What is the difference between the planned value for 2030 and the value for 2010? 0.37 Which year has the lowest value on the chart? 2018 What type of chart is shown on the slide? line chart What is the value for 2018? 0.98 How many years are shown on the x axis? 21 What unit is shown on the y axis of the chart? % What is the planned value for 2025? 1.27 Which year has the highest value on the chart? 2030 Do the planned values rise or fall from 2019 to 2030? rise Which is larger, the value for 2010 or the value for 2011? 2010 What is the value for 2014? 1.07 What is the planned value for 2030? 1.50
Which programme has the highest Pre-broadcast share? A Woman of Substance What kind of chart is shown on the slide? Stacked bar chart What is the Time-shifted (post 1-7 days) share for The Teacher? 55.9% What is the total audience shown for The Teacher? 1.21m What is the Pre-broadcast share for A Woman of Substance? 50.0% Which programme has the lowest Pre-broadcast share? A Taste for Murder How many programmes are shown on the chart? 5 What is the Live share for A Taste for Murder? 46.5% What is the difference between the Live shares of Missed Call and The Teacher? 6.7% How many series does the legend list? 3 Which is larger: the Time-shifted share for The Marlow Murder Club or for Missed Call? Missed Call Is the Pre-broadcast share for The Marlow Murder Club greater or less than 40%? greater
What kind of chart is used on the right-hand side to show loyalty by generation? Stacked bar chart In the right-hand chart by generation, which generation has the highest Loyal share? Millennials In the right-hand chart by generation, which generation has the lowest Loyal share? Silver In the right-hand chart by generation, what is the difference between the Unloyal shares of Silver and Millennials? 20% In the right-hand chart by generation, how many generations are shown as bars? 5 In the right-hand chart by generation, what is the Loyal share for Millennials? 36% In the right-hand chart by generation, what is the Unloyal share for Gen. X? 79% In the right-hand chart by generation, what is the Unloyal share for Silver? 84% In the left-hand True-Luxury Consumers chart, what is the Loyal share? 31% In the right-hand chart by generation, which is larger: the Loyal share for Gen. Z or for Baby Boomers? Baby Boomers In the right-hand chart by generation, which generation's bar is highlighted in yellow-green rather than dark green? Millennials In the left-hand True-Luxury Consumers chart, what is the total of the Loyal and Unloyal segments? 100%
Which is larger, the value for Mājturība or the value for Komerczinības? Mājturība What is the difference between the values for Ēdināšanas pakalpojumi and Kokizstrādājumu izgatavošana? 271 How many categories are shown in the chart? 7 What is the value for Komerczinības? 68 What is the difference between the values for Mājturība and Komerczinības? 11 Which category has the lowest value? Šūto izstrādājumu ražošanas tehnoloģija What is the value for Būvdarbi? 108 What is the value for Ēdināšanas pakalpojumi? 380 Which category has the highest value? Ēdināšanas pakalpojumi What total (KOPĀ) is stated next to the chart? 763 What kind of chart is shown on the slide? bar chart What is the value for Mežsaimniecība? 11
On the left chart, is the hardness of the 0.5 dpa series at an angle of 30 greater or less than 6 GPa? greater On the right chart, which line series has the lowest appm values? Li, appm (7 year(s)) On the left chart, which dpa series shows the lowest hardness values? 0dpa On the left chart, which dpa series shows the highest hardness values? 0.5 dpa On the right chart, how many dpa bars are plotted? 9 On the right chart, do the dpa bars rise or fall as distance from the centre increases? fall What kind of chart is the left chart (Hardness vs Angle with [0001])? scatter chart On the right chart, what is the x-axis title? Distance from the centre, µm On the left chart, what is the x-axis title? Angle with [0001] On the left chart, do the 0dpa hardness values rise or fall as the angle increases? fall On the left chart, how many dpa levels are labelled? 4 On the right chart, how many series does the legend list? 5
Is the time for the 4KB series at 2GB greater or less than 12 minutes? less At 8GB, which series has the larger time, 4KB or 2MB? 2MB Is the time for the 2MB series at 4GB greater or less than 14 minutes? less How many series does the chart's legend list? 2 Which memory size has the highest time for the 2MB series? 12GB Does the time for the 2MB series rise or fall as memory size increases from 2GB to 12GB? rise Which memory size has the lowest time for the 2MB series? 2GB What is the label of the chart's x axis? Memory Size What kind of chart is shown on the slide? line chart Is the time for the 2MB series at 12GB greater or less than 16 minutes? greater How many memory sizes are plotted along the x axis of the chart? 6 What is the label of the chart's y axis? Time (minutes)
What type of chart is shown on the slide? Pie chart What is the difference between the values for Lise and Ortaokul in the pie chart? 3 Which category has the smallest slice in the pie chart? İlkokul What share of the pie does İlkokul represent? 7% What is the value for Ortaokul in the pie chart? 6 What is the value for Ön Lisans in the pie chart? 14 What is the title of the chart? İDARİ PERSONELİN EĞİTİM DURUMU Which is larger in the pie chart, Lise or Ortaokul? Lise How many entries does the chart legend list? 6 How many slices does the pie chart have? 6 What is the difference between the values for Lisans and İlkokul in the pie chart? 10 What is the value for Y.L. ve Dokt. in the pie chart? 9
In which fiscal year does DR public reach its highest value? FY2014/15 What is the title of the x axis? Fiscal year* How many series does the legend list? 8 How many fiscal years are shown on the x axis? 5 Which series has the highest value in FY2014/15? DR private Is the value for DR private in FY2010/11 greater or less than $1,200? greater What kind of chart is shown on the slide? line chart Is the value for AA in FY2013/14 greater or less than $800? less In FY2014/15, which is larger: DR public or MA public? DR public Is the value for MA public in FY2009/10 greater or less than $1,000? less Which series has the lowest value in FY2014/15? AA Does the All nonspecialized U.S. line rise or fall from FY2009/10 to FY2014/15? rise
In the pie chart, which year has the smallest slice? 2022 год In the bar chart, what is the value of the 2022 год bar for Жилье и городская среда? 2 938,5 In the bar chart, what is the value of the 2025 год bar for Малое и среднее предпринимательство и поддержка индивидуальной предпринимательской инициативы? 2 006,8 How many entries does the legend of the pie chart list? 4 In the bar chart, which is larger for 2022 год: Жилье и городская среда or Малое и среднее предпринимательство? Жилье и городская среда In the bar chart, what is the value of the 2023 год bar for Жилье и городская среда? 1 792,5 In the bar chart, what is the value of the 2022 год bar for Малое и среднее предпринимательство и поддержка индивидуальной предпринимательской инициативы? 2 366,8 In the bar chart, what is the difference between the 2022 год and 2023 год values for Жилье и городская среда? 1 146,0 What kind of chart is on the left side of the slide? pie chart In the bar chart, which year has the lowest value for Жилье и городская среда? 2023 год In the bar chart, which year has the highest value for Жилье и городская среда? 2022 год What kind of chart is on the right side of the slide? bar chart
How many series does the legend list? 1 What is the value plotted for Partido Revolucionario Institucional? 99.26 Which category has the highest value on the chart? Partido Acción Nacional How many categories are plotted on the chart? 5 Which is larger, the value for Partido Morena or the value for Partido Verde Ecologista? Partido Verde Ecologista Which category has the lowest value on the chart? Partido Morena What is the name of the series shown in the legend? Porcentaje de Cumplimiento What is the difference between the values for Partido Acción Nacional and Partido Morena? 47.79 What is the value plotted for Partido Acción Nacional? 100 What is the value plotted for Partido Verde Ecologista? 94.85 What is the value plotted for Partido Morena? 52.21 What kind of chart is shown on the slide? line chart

────────────────

WHAT YOU WILL DO:
Can you return every line of the data above without changing anything?

FINISHED TASK:
What is the difference between the planned value for 2030 and the value for 2010? 0.37 Which year has the lowest value on the chart? 2018 What type of chart is shown on the slide? line chart What is the value for 2018? 0.98 How many years are shown on the x axis? 21 What unit is shown on the y axis of the chart? % What is the planned value for 2025? 1.27 Which year has the highest value on the chart? 2030 Do the planned values rise or fall from 2019 to 2030? rise Which is larger, the value for 2010 or the value for 2011? 2010 What is the value for 2014? 1.07 What is the planned value for 2030? 1.50
Which programme has the highest Pre-broadcast share? A Woman of Substance What kind of chart is shown on the slide? Stacked bar chart What is the Time-shifted (post 1-7 days) share for The Teacher? 55.9% What is the total audience shown for The Teacher? 1.21m What is the Pre-broadcast share for A Woman of Substance? 50.0% Which programme has the lowest Pre-broadcast share? A Taste for Murder How many programmes are shown on the chart? 5 What is the Live share for A Taste for Murder? 46.5% What is the difference between the Live shares of Missed Call and The Teacher? 6.7% How many series does the legend list? 3 Which is larger: the Time-shifted share for The Marlow Murder Club or for Missed Call? Missed Call Is the Pre-broadcast share for The Marlow Murder Club greater or less than 40%? greater
What kind of chart is used on the right-hand side to show loyalty by generation? Stacked bar chart In the right-hand chart by generation, which generation has the highest Loyal share? Millennials In the right-hand chart by generation, which generation has the lowest Loyal share? Silver In the right-hand chart by generation, what is the difference between the Unloyal shares of Silver and Millennials? 20% In the right-hand chart by generation, how many generations are shown as bars? 5 In the right-hand chart by generation, what is the Loyal share for Millennials? 36% In the right-hand chart by generation, what is the Unloyal share for Gen. X? 79% In the right-hand chart by generation, what is the Unloyal share for Silver? 84% In the left-hand True-Luxury Consumers chart, what is the Loyal share? 31% In the right-hand chart by generation, which is larger: the Loyal share for Gen. Z or for Baby Boomers? Baby Boomers In the right-hand chart by generation, which generation's bar is highlighted in yellow-green rather than dark green? Millennials In the left-hand True-Luxury Consumers chart, what is the total of the Loyal and Unloyal segments? 100%
Which is larger, the value for Mājturība or the value for Komerczinības? Mājturība What is the difference between the values for Ēdināšanas pakalpojumi and Kokizstrādājumu izgatavošana? 271 How many categories are shown in the chart? 7 What is the value for Komerczinības? 68 What is the difference between the values for Mājturība and Komerczinības? 11 Which category has the lowest value? Šūto izstrādājumu ražošanas tehnoloģija What is the value for Būvdarbi? 108 What is the value for Ēdināšanas pakalpojumi? 380 Which category has the highest value? Ēdināšanas pakalpojumi What total (KOPĀ) is stated next to the chart? 763 What kind of chart is shown on the slide? bar chart What is the value for Mežsaimniecība? 11
On the left chart, is the hardness of the 0.5 dpa series at an angle of 30 greater or less than 6 GPa? greater On the right chart, which line series has the lowest appm values? Li, appm (7 year(s)) On the left chart, which dpa series shows the lowest hardness values? 0dpa On the left chart, which dpa series shows the highest hardness values? 0.5 dpa On the right chart, how many dpa bars are plotted? 9 On the right chart, do the dpa bars rise or fall as distance from the centre increases? fall What kind of chart is the left chart (Hardness vs Angle with [0001])? scatter chart On the right chart, what is the x-axis title? Distance from the centre, µm On the left chart, what is the x-axis title? Angle with [0001] On the left chart, do the 0dpa hardness values rise or fall as the angle increases? fall On the left chart, how many dpa levels are labelled? 4 On the right chart, how many series does the legend list? 5
Is the time for the 4KB series at 2GB greater or less than 12 minutes? less At 8GB, which series has the larger time, 4KB or 2MB? 2MB Is the time for the 2MB series at 4GB greater or less than 14 minutes? less How many series does the chart's legend list? 2 Which memory size has the highest time for the 2MB series? 12GB Does the time for the 2MB series rise or fall as memory size increases from 2GB to 12GB? rise Which memory size has the lowest time for the 2MB series? 2GB What is the label of the chart's x axis? Memory Size What kind of chart is shown on the slide? line chart Is the time for the 2MB series at 12GB greater or less than 16 minutes? greater How many memory sizes are plotted along the x axis of the chart? 6 What is the label of the chart's y axis? Time (minutes)
What type of chart is shown on the slide? Pie chart What is the difference between the values for Lise and Ortaokul in the pie chart? 3 Which category has the smallest slice in the pie chart? İlkokul What share of the pie does İlkokul represent? 7% What is the value for Ortaokul in the pie chart? 6 What is the value for Ön Lisans in the pie chart? 14 What is the title of the chart? İDARİ PERSONELİN EĞİTİM DURUMU Which is larger in the pie chart, Lise or Ortaokul? Lise How many entries does the chart legend list? 6 How many slices does the pie chart have? 6 What is the difference between the values for Lisans and İlkokul in the pie chart? 10 What is the value for Y.L. ve Dokt. in the pie chart? 9
In which fiscal year does DR public reach its highest value? FY2014/15 What is the title of the x axis? Fiscal year* How many series does the legend list? 8 How many fiscal years are shown on the x axis? 5 Which series has the highest value in FY2014/15? DR private Is the value for DR private in FY2010/11 greater or less than $1,200? greater What kind of chart is shown on the slide? line chart Is the value for AA in FY2013/14 greater or less than $800? less In FY2014/15, which is larger: DR public or MA public? DR public Is the value for MA public in FY2009/10 greater or less than $1,000? less Which series has the lowest value in FY2014/15? AA Does the All nonspecialized U.S. line rise or fall from FY2009/10 to FY2014/15? rise
In the pie chart, which year has the smallest slice? 2022 год In the bar chart, what is the value of the 2022 год bar for Жилье и городская среда? 2 938,5 In the bar chart, what is the value of the 2025 год bar for Малое и среднее предпринимательство и поддержка индивидуальной предпринимательской инициативы? 2 006,8 How many entries does the legend of the pie chart list? 4 In the bar chart, which is larger for 2022 год: Жилье и городская среда or Малое и среднее предпринимательство? Жилье и городская среда In the bar chart, what is the value of the 2023 год bar for Жилье и городская среда? 1 792,5 In the bar chart, what is the value of the 2022 год bar for Малое и среднее предпринимательство и поддержка индивидуальной предпринимательской инициативы? 2 366,8 In the bar chart, what is the difference between the 2022 год and 2023 год values for Жилье и городская среда? 1 146,0 What kind of chart is on the left side of the slide? pie chart In the bar chart, which year has the lowest value for Жилье и городская среда? 2023 год In the bar chart, which year has the highest value for Жилье и городская среда? 2022 год What kind of chart is on the right side of the slide? bar chart
How many series does the legend list? 1 What is the value plotted for Partido Revolucionario Institucional? 99.26 Which category has the highest value on the chart? Partido Acción Nacional How many categories are plotted on the chart? 5 Which is larger, the value for Partido Morena or the value for Partido Verde Ecologista? Partido Verde Ecologista Which category has the lowest value on the chart? Partido Morena What is the name of the series shown in the legend? Porcentaje de Cumplimiento What is the difference between the values for Partido Acción Nacional and Partido Morena? 47.79 What is the value plotted for Partido Acción Nacional? 100 What is the value plotted for Partido Verde Ecologista? 94.85 What is the value plotted for Partido Morena? 52.21 What kind of chart is shown on the slide? line chart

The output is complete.